▸ Extract provided
══════

March 2, 2020 1:58 a.m.

Moving up California’s primary date from June to March could create unintended consequences for upcoming elections, UCLA professors said.

California will join 13 other states and American Samoa in voting on March 3, when 34% of the 3,979 delegates will be assigned to Democratic presidential candidates. The change was proposed by the office of the California Secretary of State and approved by Gov. Jerry Brown in 2017.

Pushing the primary up to Super Tuesday is supposed to give California a bigger say in choosing the presidential nominee, said Mark Peterson, a public policy professor.

“(In) the past, when California would hold its primary in June, pretty much by that time who was gonna be the nominee from either party was more or less settled,” Peterson said. “It didn’t make a lot of sense that California, the largest state in the country (by population), was so insignificant or inconsequential to the process.”

However, moving the primary date up to March might not make a difference after all, said Jeffrey Lewis, a political science professor.

“In general, when we think about moving it up, the idea is that the sequence of the contest affects who the ultimate winner is and you get more influence if you’re earlier in the process,” Lewis said. “The problem is there could have been a lot of influence at the end.”

Holding the primaries in June made California more relevant in the race between Bernie Sanders and Hillary Clinton in 2016, as it showed which contender ended up having the lead, Lewis said. Clinton won California that year before eventually clinching the nomination.

Candidates’ performance in the March primaries could serve as an indicator of their future performances, Lewis added. But these candidates might have the same outcome regardless of what time of the year primaries took place, he said.

══════

▸ Exercise instructions
- a) Name every person the article mentions by name.
- b) Rewrite the article between "Pushing the primary" and "political science professor.", inclusive, changing each "primary" to "nominating contest".

▸ Dataset records
══════

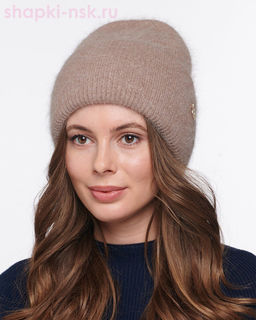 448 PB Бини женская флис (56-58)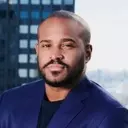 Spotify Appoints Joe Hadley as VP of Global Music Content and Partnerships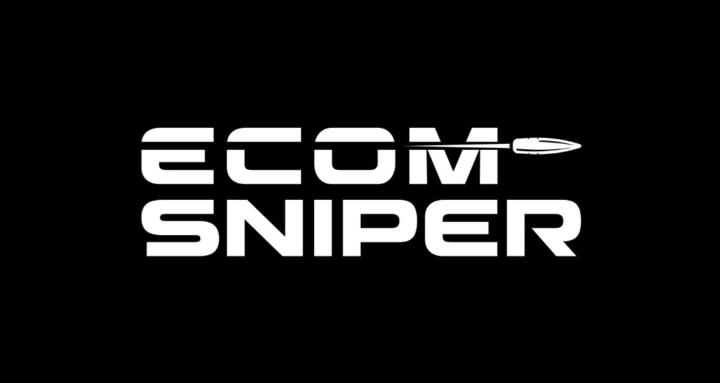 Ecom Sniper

══════

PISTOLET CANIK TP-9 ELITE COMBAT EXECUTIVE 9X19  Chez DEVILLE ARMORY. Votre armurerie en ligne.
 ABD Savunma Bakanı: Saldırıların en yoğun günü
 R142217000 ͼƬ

══════

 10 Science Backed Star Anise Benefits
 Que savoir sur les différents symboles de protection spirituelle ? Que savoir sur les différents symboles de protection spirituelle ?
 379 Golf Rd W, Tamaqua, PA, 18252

══════

▸ Results of the tasks
- a) Jerry Brown, Mark Peterson, Jeffrey Lewis, Bernie Sanders, Hillary Clinton

- b)
Pushing the nominating contest up to Super Tuesday is supposed to give California a bigger say in choosing the presidential nominee, said Mark Peterson, a public policy professor.

“(In) the past, when California would hold its nominating contest in June, pretty much by that time who was gonna be the nominee from either party was more or less settled,” Peterson said. “It didn’t make a lot of sense that California, the largest state in the country (by population), was so insignificant or inconsequential to the process.”

However, moving the nominating contest date up to March might not make a difference after all, said Jeffrey Lewis, a political science professor.